China is home to 55 recognised ethnic minority groups and 10 dialect groups.Just a 30 minute drive into the next province can make you feel as if you’ve entered a whole new world. The foods, the accents, the smells and the scenery. All very unfamiliar and different, yet all quintessentially Chinese. Here in Zhuhai, Guangdong province; this area is very distinctive and famous in China for these very reasons.
Even though China’s official language is Mandarin Chinese (普通话 pŭtōnghuà), Guangdong province has a long history of being the home of Cantonese (广东话 guǎngdōnghuà).
Living in Zhuhai so far, it certainly feels like I am at a junction where the Mandarin speaking world and the Cantonese speaking world collides.
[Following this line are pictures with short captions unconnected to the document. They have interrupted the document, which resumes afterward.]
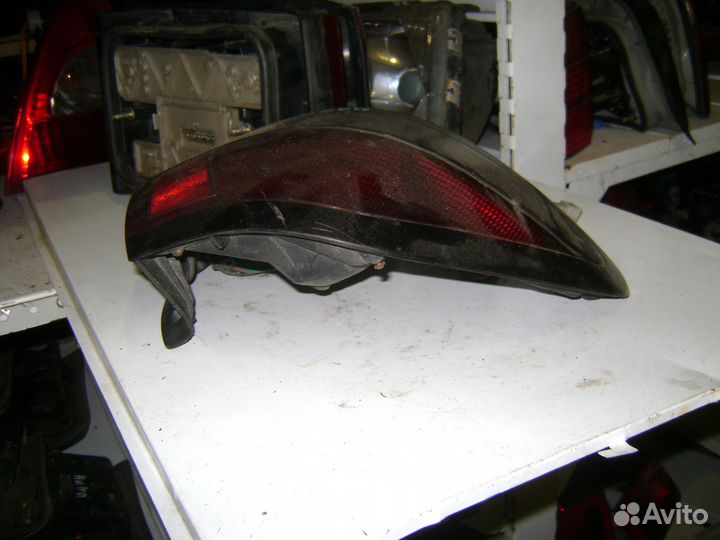 Фонарь внешний левый Мазда 626 гф Mazda 626 GF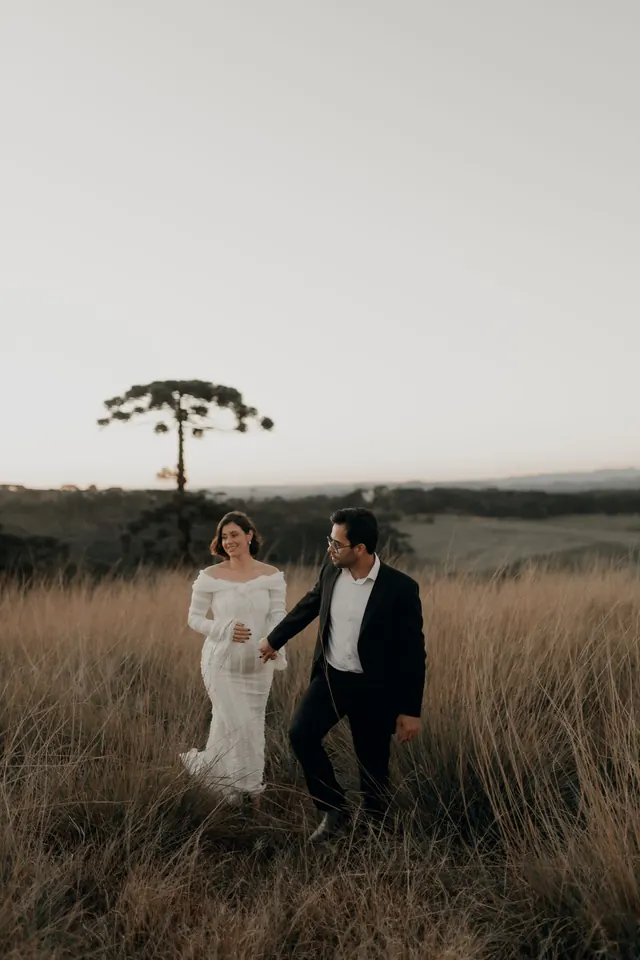 Casal caminhando no campo com uma araucária ao fundo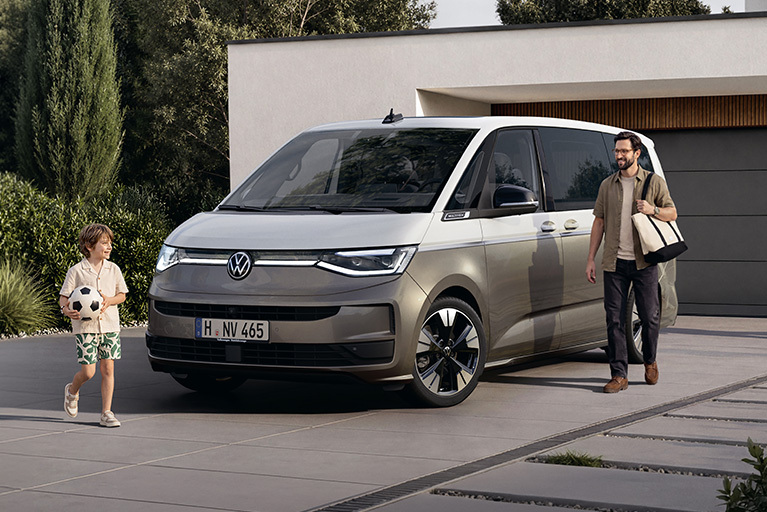 Grauer Volkswagen Multivan vor einem modernen Wohnhaus. Ein Mann mit Tasche und ein Kind mit Fußball stehen neben dem Fahrzeug.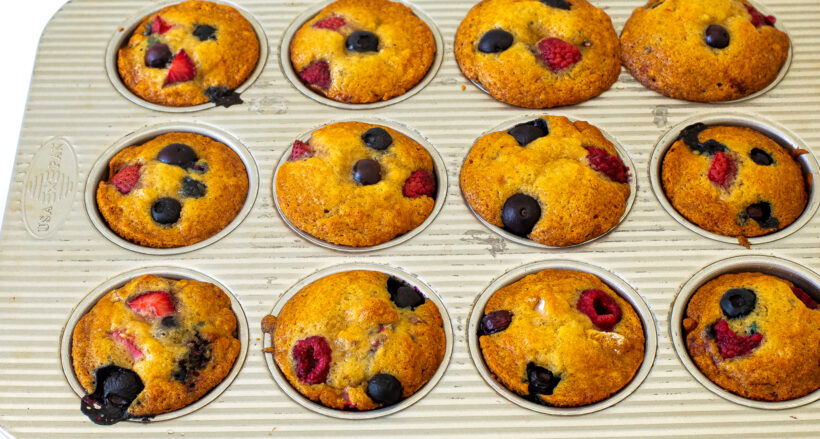 Muffins in the muffin tin after being baked.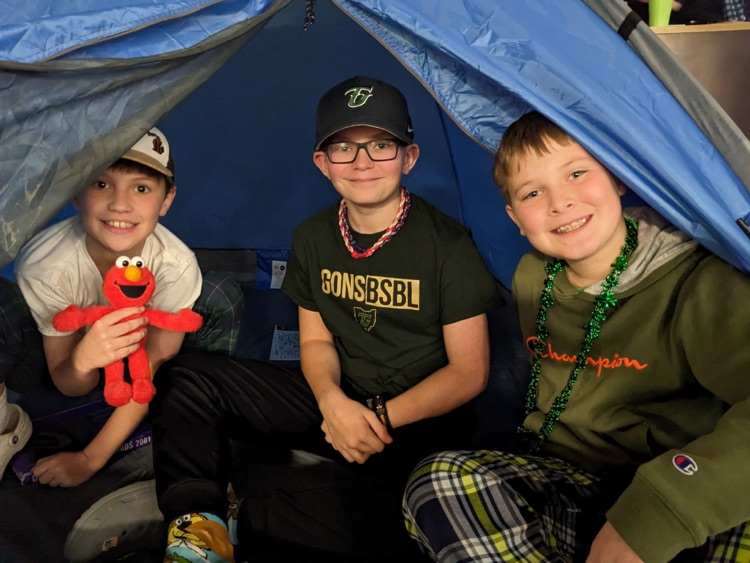 students smiling inside of a tent at camp wanna read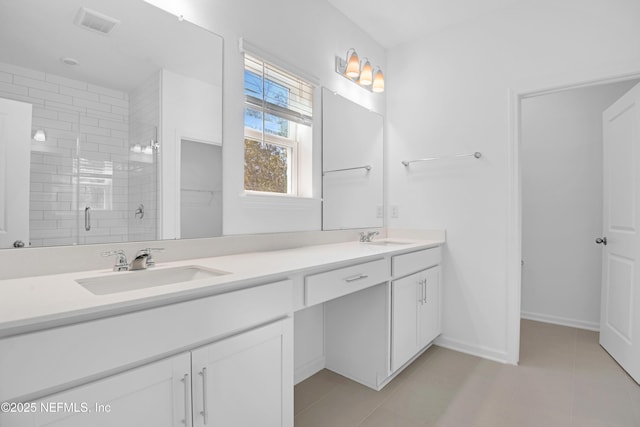 bathroom with tile patterned flooring, vanity, and a shower with shower door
The large majority of people here can speak Mandarin Chinese, so don’t worry, you can still get yourself places and you won’t starve to death.
For the local people however, when it comes to choosing between Mandarin and Cantonese it feels as though everyone is bilingual. In the working environment Mandarin is the language of choice, but once people are out and about with their friends and family they ‘up the anti’ with a richer, louder and greater variety of tones that is characteristic of the Cantonese language.
In order to implement a standardised language across the country and to promote mass literacy, in 1954 the People’s Republic of China made Chinese Mandarin the official language. With an increasing number of young people choosing to concentrate on Mandarin for greater career options there is concern that Cantonese will be lost with the older generation.
Living and working here in Zhuhai, I personally hope that this is not the case. While I may not understand Cantonese it is a language that has so much history and meaning to the people of the Guangdong province. The language adds a whole new dimension and vibrancy to life in Zhuhai, so much so that I don’t think this place would be the same without it.